§ Exercise description:
Only one stretch of the data below is wanted: the lines starting at the one with "United States, site archbold_FL-27." and ending at the one with "common name: domestic cow", both included, given again exactly.

[Stored records]
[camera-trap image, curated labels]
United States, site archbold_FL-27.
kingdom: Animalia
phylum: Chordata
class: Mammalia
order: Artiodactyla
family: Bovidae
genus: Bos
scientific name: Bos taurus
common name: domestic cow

--

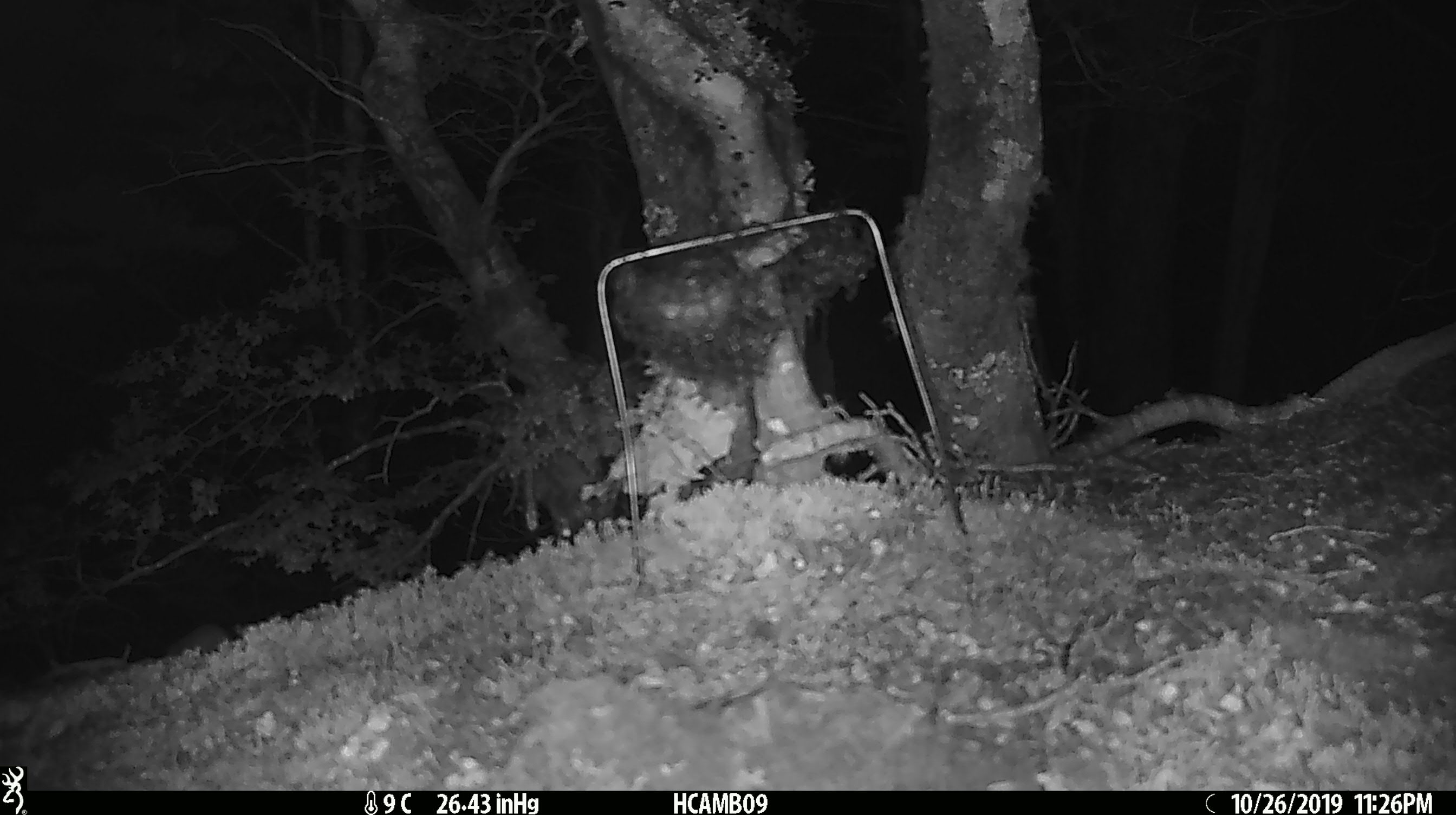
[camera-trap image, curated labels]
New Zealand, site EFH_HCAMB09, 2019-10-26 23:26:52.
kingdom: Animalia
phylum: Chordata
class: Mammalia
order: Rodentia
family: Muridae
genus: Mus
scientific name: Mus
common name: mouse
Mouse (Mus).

§ Response to the exercise:
United States, site archbold_FL-27.
kingdom: Animalia
phylum: Chordata
class: Mammalia
order: Artiodactyla
family: Bovidae
genus: Bos
scientific name: Bos taurus
common name: domestic cow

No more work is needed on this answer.